La centralità di ruolo del corpo medico – e in particolare della sua componente legata alla cura dei detenuti con problemi psichici – è evidente se consideriamo che la carcerazione è ai vertici della classifica degli eventi psicosociali stressanti. Questo già a partire dal momento dell’entrata, quando la naturale situazione di shock può sviluppare forti disturbi dell’adattamento; una «condizione stressante intensa – per dirla con gli psichiatri – che può generare una sintomatologia anche clamorosa».

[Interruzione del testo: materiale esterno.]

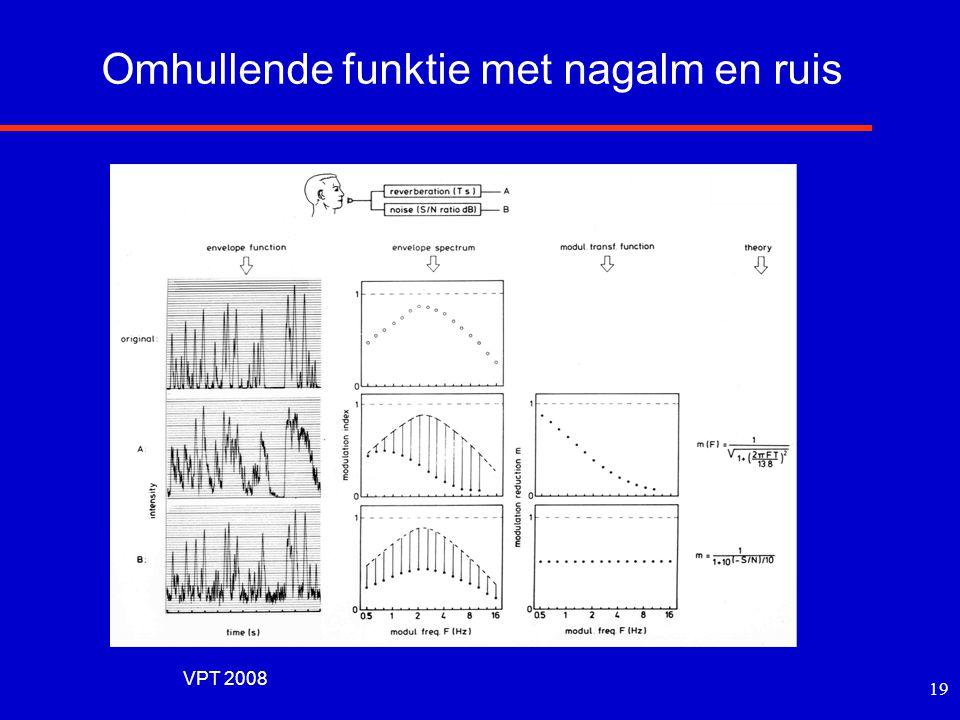 VPT 2008 18 Omhullende funktie en spectrum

Va messo in conto il fatto che molti detenuti entrano in carcere sotto l’effetto di alcool, oppiacei, cocaina, anfetamine e droghe stimolanti, il cui possibile e imprevedibile effetto delirante non favorisce un approccio controllato alla nuova condizione. Condizione che varia, ovviamente, fra chi finisce in cella per la prima volta e chi invece ha già vissuto un’esperienza simile e dispone quindi di una sua propria cultura carceraria. La condizione psicologica dei neofiti dipende molto dalla presenza di una patologia psichiatrica preesistente (della quale, fra l’altro, il reato contestato è spesso uno dei sintomi costitutivi). Ed è una casistica, quella degli psicotici, piuttosto presente in carcere. Lo è comunque in percentuale nettamente superiore rispetto ai casi diagnosticati nella pratica medica (fra l’1 e il 2%). Lo stesso discorso vale per il tema della suicidalità, vista la frequenza con cui emergono le cosiddette “ideazioni suicidali” (che nella società libera interessano statisticamente non più di 30 persone su 100mila). Una variabile delicata è l’individuazione delle ideazioni suicidali nei detenuti che non le confessano apertamente, non offrono riscontri oggettivi e non hanno già una patologia psichiatrica. In quei casi solo l’attenzione e l’esperienza del team medico al completo possono aiutare. Laddove il problema sia conclamato o individuato, viene istituita in carcere, su proposta del Servizio medico, una sorveglianza continua costituita da controlli visivi del soggetto sull’arco delle 24 ore, a frequenza variabile. «Il rovescio della medaglia è che questo tipo di misura influisce molto sulla privacy e può determinare un regime di carcerazione in qualche modo degradante. Siamo costretti, per la sicurezza del detenuto, a privarlo di qualsiasi oggetto potenzialmente pericoloso, e con questo possiamo intendere persino determinati indumenti, oltre alle lenzuola».

Fantasie pericolose

Questo tenendo conto della pressoché inesauribile fantasia che il carcerato sviluppa nella ricerca di opportunità che gli consentano di farsi del male. Non è un caso che nelle strutture carcerarie i cavi della Tv siano corti e che la presa dell’elettricità sia situata molto in alto. Nei casi di ideazioni suicidali una soluzione praticata dagli addetti è la condivisione della cella con un altro detenuto, «ma è chiaro che questa valvola di sfogo può rivelarsi un’autentica tortura per il detenuto “ospite” del caso problematico», nota lo psichiatra. L’ultima ratio in alternativa alle celle ospedaliere presenti nella Clinica psichiatrica cantonale – il cui ricorso deve in ogni caso essere approvato dal diretto interessato – è la cella di contenimento, dove i rischi di farsi del male sono logisticamente ridotti al minimo. «Si tratta in ogni caso sempre di una soluzione transitoria, applicata nell’emergenza, nell’incertezza o in situazioni di crisi», precisa lo psichiatra.

Alla luce di tutto questo, e di molto altro, appaiono evidenti le estreme difficoltà quotidiane cui è confrontata l’intera popolazione carceraria, intesa non soltanto come contingente di detenuti, ma anche come apparato di sorveglianza, che ha anche a che fare con una “categoria” particolarmente infida e difficile da trattare: quella dei “professionisti del carcere”, i detenuti con una vasta esperienza carceraria maturata in Europa e non solo, che in galera, per dirla in tre parole, giocano in casa. In questo senso è provvidenziale il servizio di psichiatria del carcere, attivo 24 ore su 24 e strutturato per rispondere alle necessità di sostegno immediato non soltanto dei detenuti, ma anche di chi è chiamato a sorvegliarli.